Majority - Justice Powell

No. Neither the language of the Rehabilitation Act nor California's participation in programs funded by it is sufficient to overcome the state's Eleventh Amendment immunity. The Eleventh Amendment establishes a fundamental principle of sovereign immunity that limits the federal judicial power. This immunity can only be overcome in two ways: explicit congressional abrogation or unequivocal state waiver. First, for Congress to abrogate state immunity when acting pursuant to Section 5 of the Fourteenth Amendment, it must express its intention to do so in 'unmistakable language in the statute itself.' The Rehabilitation Act's general authorization of suits against 'any recipient of Federal assistance' is not the kind of specific language required to abrogate the constitutionally guaranteed immunity of the states. Second, a state's waiver must be explicit and specific to federal-court jurisdiction. California's constitutional provision allowing suits against the state is a general waiver and does not specify an intent to be sued in federal court. Furthermore, a state's mere receipt of federal funds and participation in a federal program cannot be construed as a constructive waiver of its Eleventh Amendment immunity.

Source data
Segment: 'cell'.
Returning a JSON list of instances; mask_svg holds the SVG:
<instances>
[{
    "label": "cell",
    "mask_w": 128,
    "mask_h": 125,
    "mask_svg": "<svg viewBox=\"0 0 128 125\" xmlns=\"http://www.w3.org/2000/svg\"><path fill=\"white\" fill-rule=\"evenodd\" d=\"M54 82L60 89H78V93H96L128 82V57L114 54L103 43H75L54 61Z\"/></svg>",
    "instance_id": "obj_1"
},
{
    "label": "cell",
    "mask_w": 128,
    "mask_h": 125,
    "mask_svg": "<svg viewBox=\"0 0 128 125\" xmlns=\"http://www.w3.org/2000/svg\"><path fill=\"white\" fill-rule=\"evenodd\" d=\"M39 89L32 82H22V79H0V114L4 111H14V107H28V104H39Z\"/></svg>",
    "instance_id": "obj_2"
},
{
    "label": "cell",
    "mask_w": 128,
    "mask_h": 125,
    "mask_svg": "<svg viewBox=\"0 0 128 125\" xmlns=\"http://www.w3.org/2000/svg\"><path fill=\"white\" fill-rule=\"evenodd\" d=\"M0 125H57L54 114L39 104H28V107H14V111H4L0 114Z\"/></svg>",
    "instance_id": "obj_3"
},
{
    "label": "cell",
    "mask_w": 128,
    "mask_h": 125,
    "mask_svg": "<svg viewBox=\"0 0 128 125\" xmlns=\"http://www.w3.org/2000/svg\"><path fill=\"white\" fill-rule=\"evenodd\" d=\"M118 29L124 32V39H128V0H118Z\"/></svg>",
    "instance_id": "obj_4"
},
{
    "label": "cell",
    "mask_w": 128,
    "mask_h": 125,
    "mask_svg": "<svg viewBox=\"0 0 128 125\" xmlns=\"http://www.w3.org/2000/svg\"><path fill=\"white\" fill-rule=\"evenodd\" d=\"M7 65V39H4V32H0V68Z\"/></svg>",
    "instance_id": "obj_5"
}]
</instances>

> Task to complete: Reproduce the full excerpt on Eleventh Amendment immunity word for word, including its heading. The lines above are not required for this exercise.

> Response to the task:
Majority - Justice Powell

No. Neither the language of the Rehabilitation Act nor California's participation in programs funded by it is sufficient to overcome the state's Eleventh Amendment immunity. The Eleventh Amendment establishes a fundamental principle of sovereign immunity that limits the federal judicial power. This immunity can only be overcome in two ways: explicit congressional abrogation or unequivocal state waiver. First, for Congress to abrogate state immunity when acting pursuant to Section 5 of the Fourteenth Amendment, it must express its intention to do so in 'unmistakable language in the statute itself.' The Rehabilitation Act's general authorization of suits against 'any recipient of Federal assistance' is not the kind of specific language required to abrogate the constitutionally guaranteed immunity of the states. Second, a state's waiver must be explicit and specific to federal-court jurisdiction. California's constitutional provision allowing suits against the state is a general waiver and does not specify an intent to be sued in federal court. Furthermore, a state's mere receipt of federal funds and participation in a federal program cannot be construed as a constructive waiver of its Eleventh Amendment immunity.